Top of Exercise inputs
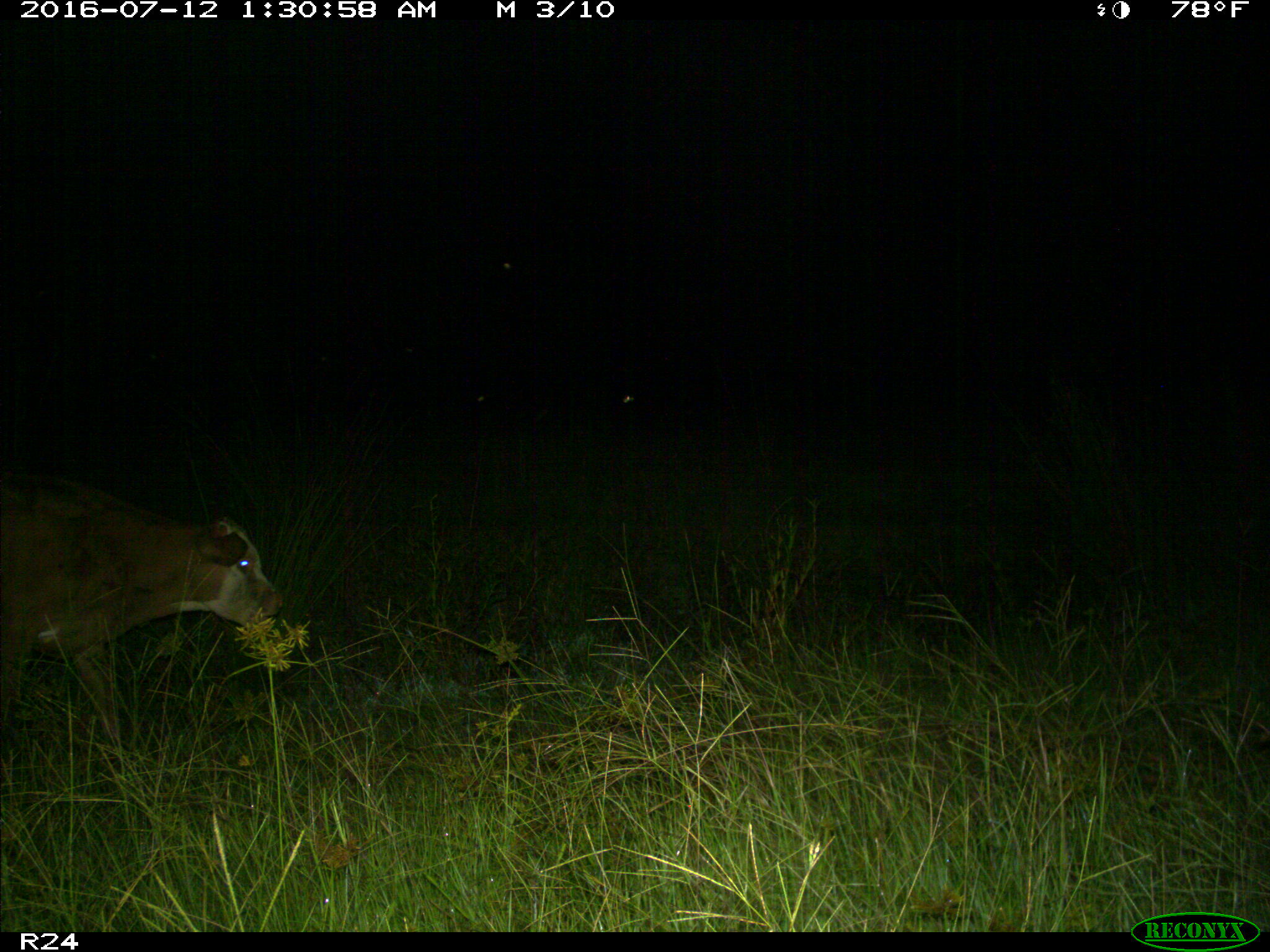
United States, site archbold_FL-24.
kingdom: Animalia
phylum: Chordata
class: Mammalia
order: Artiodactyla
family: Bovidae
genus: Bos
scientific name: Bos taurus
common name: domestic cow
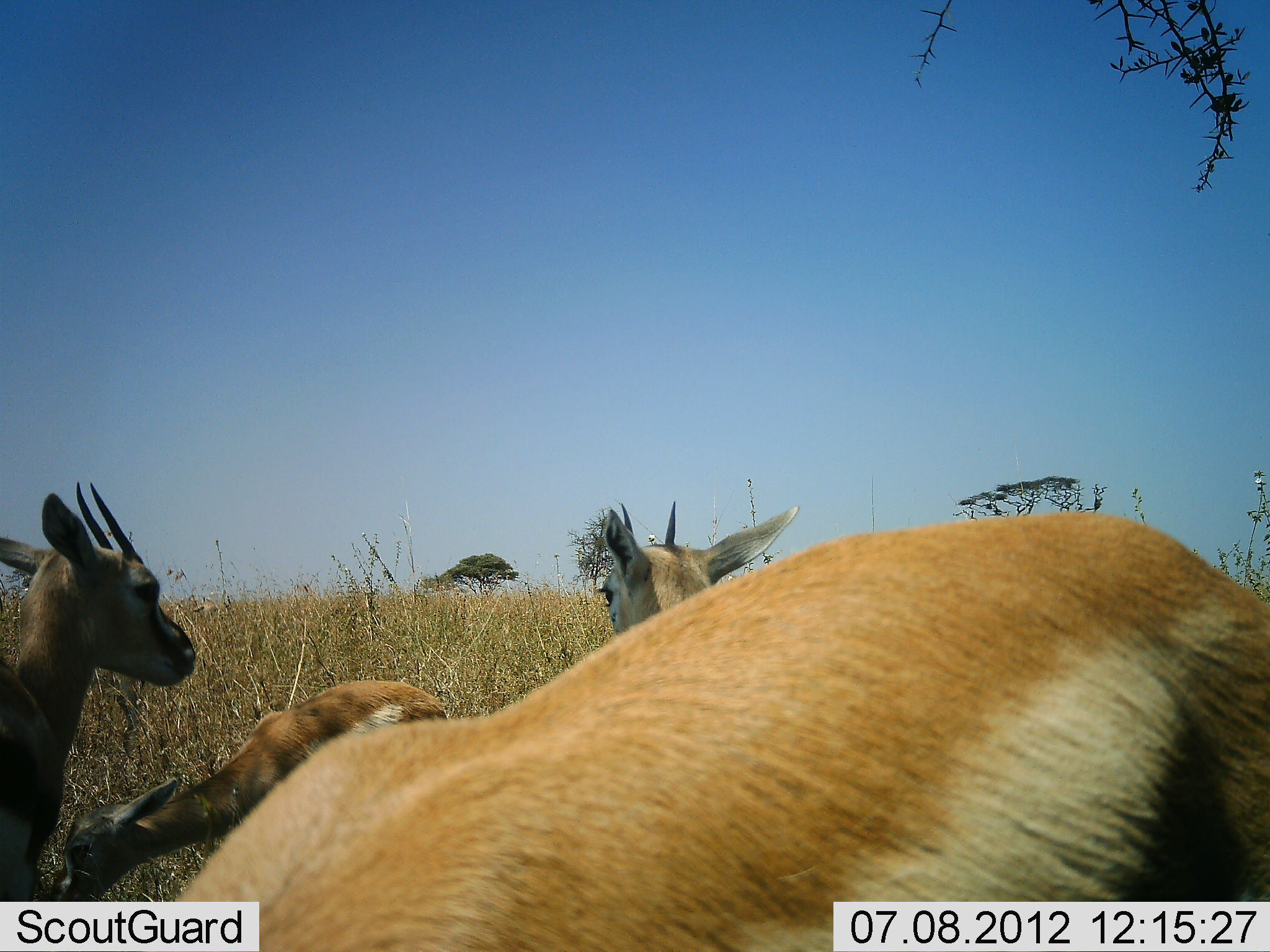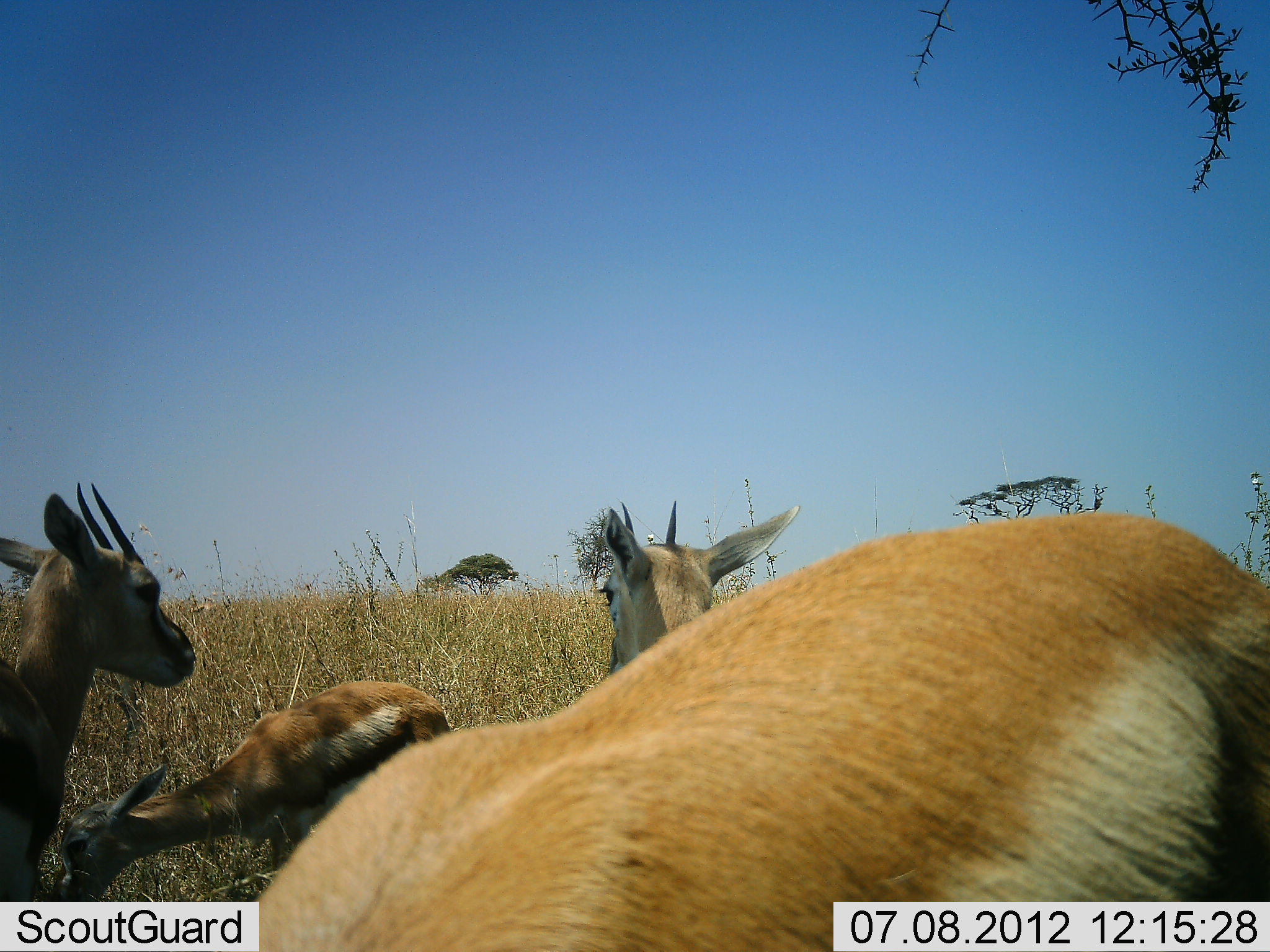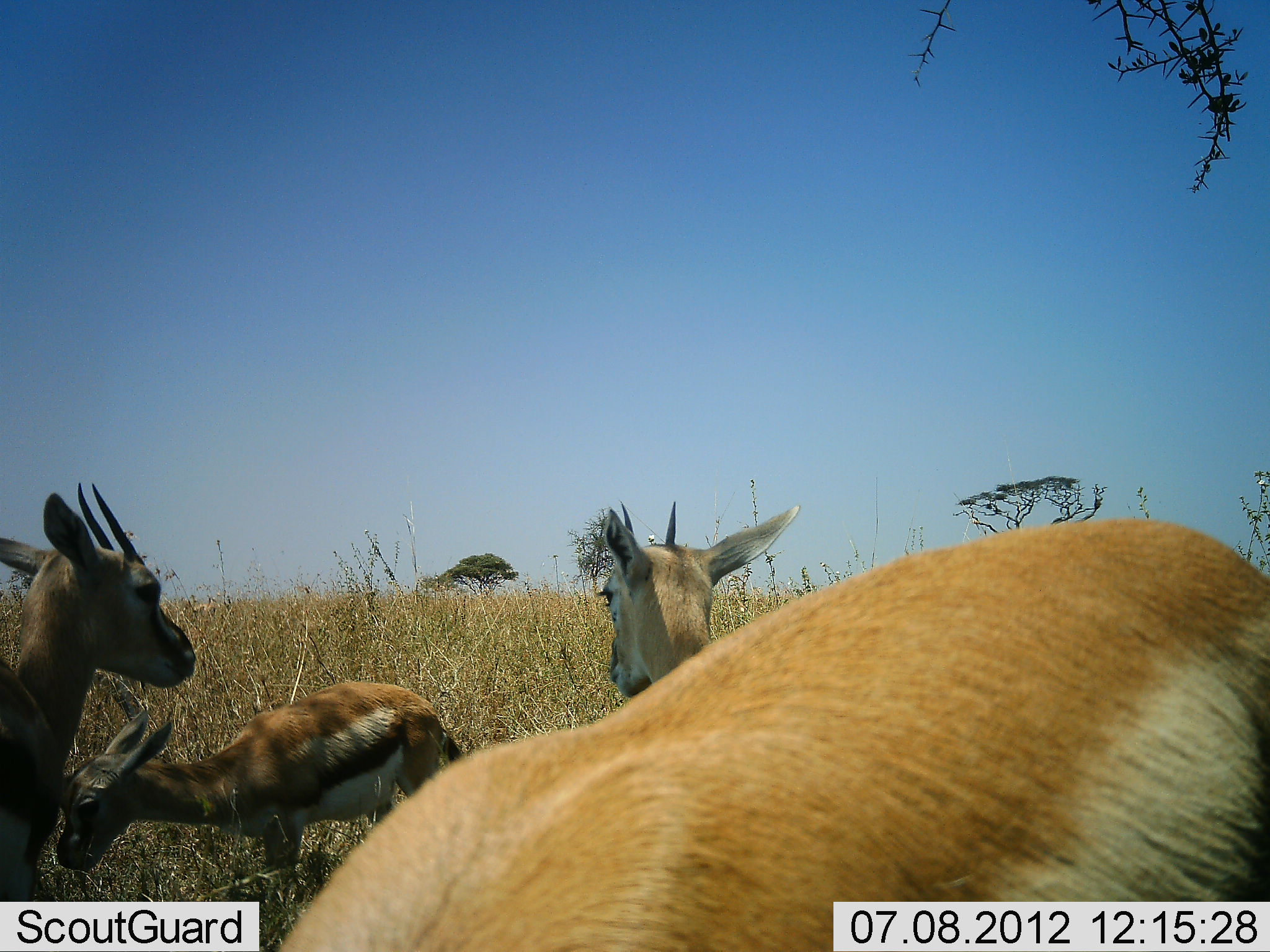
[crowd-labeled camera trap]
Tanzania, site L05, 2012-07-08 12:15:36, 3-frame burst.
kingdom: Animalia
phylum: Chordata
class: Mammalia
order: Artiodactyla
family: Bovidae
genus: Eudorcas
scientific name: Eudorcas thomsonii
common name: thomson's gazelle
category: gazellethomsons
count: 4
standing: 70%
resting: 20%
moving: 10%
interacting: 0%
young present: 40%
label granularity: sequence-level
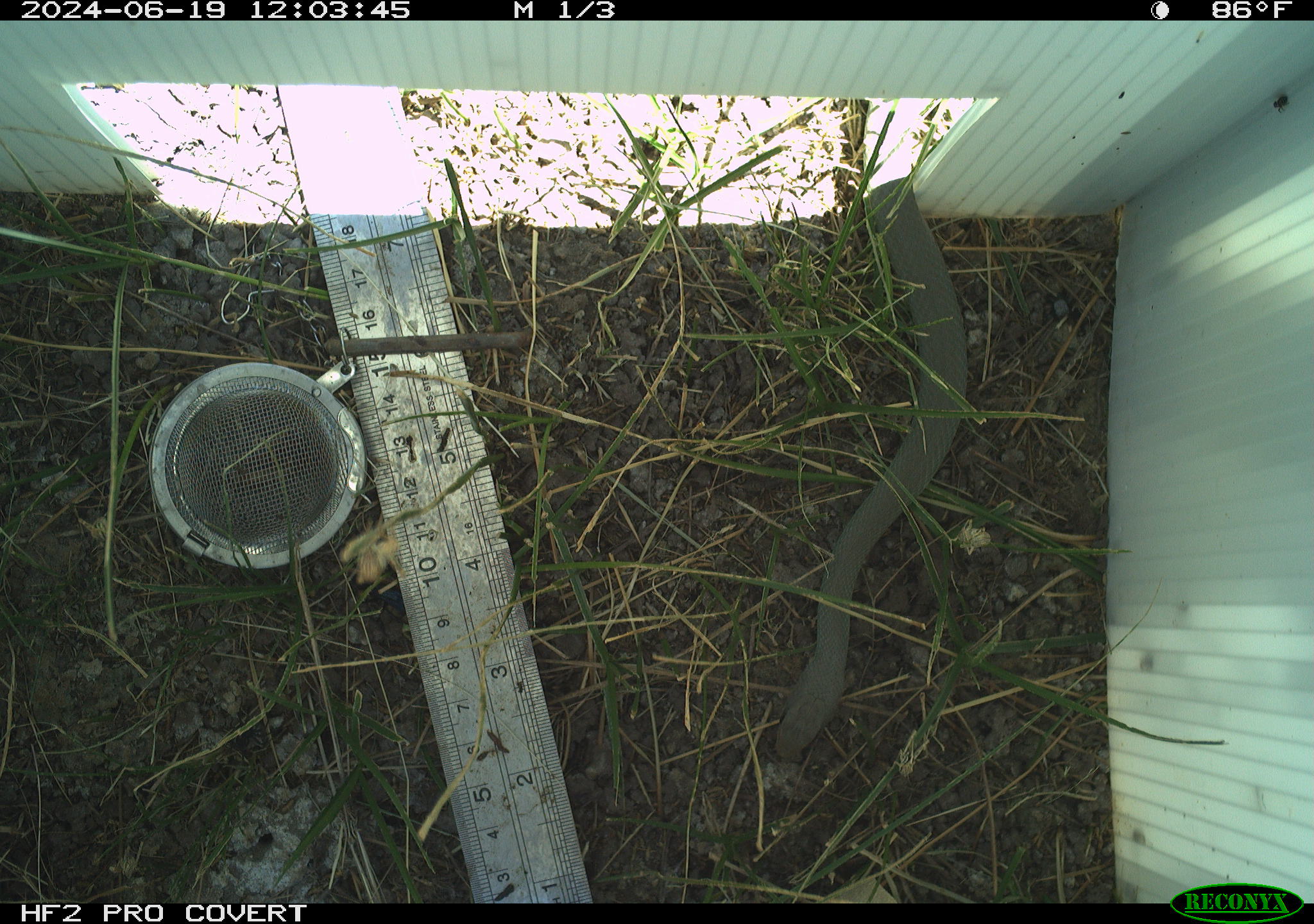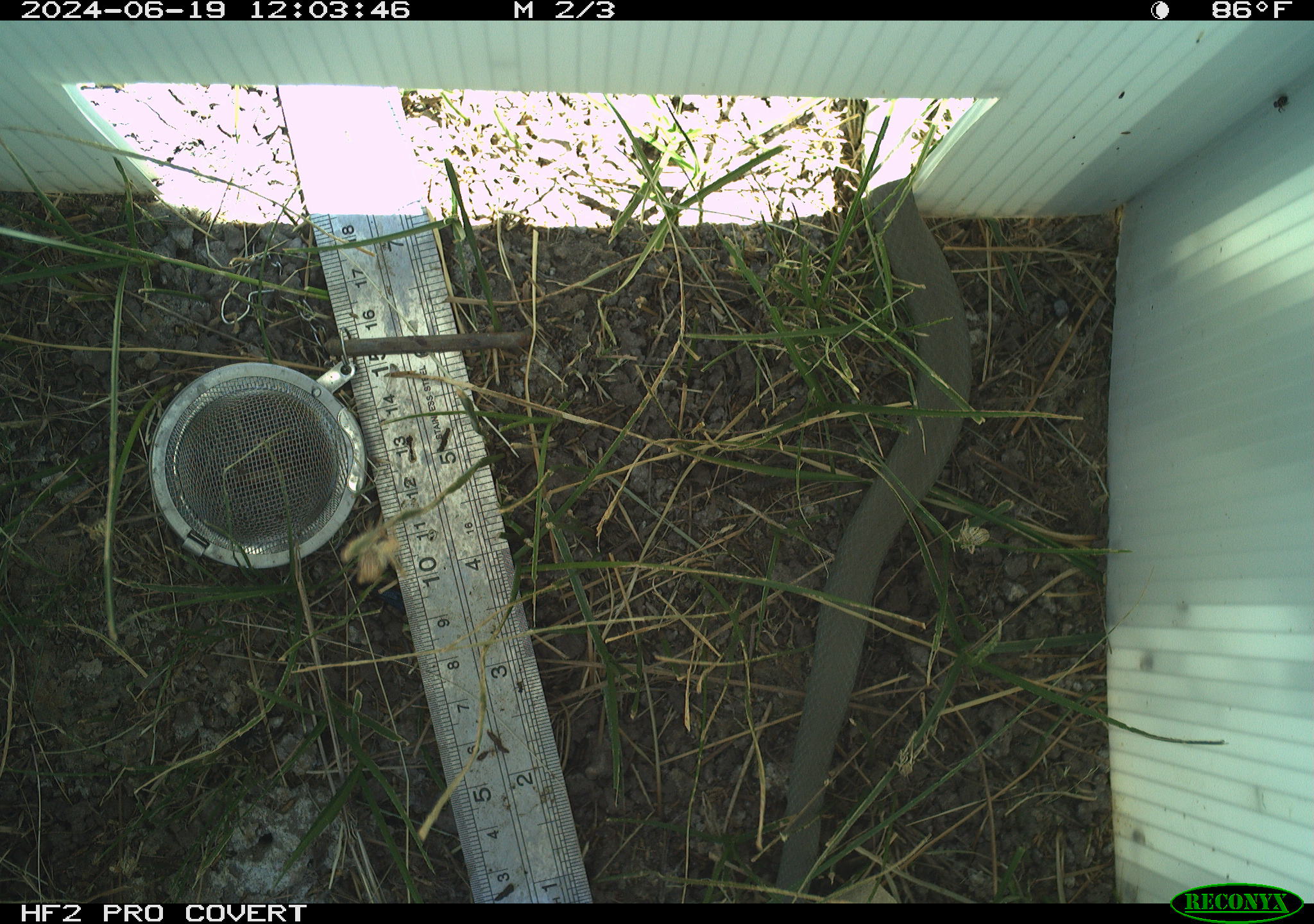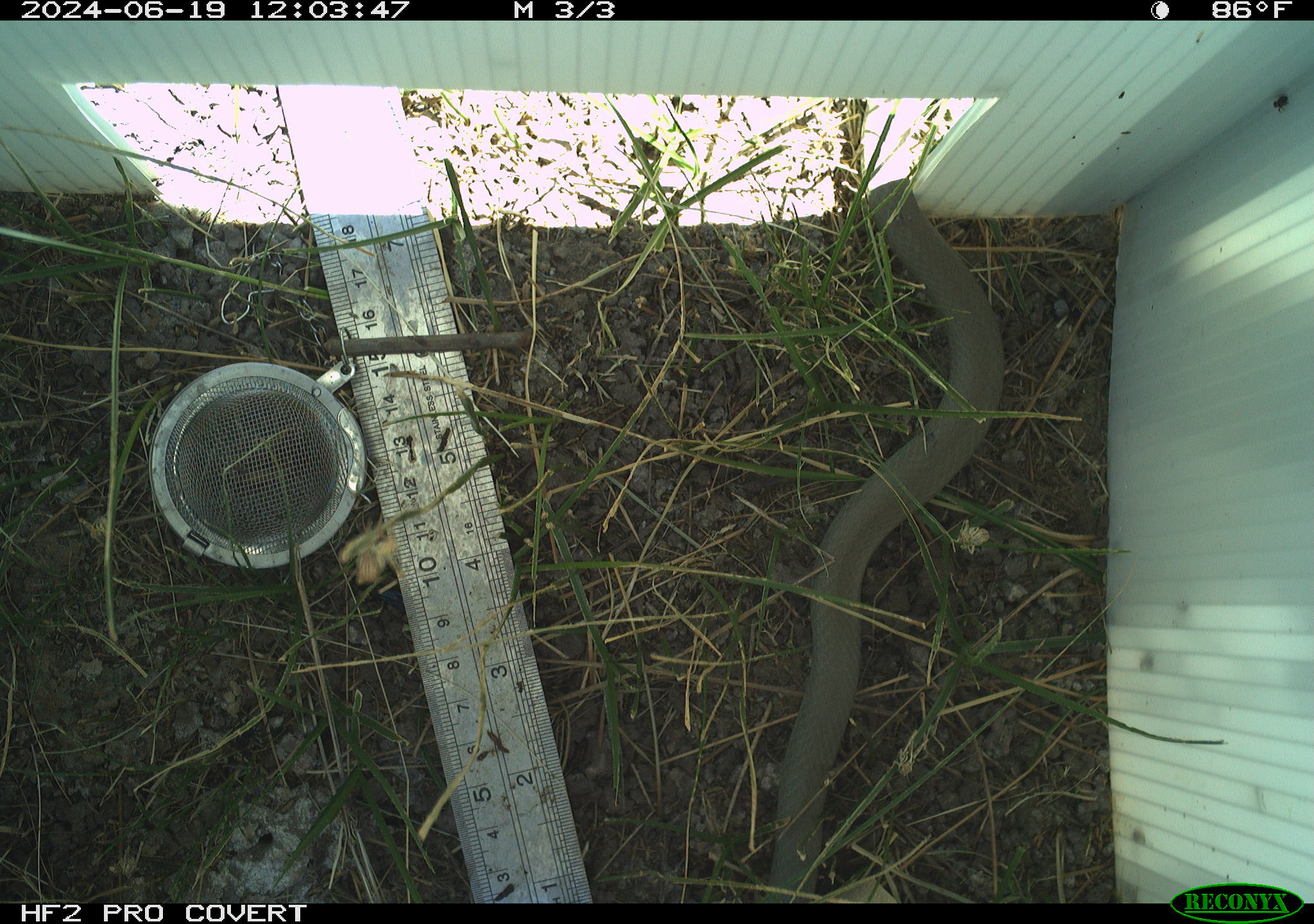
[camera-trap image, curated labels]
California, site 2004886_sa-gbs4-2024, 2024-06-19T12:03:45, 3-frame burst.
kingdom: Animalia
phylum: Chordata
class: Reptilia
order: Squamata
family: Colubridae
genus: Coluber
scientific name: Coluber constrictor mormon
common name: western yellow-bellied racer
Bottom of Exercise inputs
Your objective:
Leave the pictures out and print the whole listing precisely.

Solution to this task:
United States, site archbold_FL-24.
kingdom: Animalia
phylum: Chordata
class: Mammalia
order: Artiodactyla
family: Bovidae
genus: Bos
scientific name: Bos taurus
common name: domestic cow
[crowd-labeled camera trap]
Tanzania, site L05, 2012-07-08 12:15:36, 3-frame burst.
kingdom: Animalia
phylum: Chordata
class: Mammalia
order: Artiodactyla
family: Bovidae
genus: Eudorcas
scientific name: Eudorcas thomsonii
common name: thomson's gazelle
category: gazellethomsons
count: 4
standing: 70%
resting: 20%
moving: 10%
interacting: 0%
young present: 40%
label granularity: sequence-level
[camera-trap image, curated labels]
California, site 2004886_sa-gbs4-2024, 2024-06-19T12:03:45, 3-frame burst.
kingdom: Animalia
phylum: Chordata
class: Reptilia
order: Squamata
family: Colubridae
genus: Coluber
scientific name: Coluber constrictor mormon
common name: western yellow-bellied racer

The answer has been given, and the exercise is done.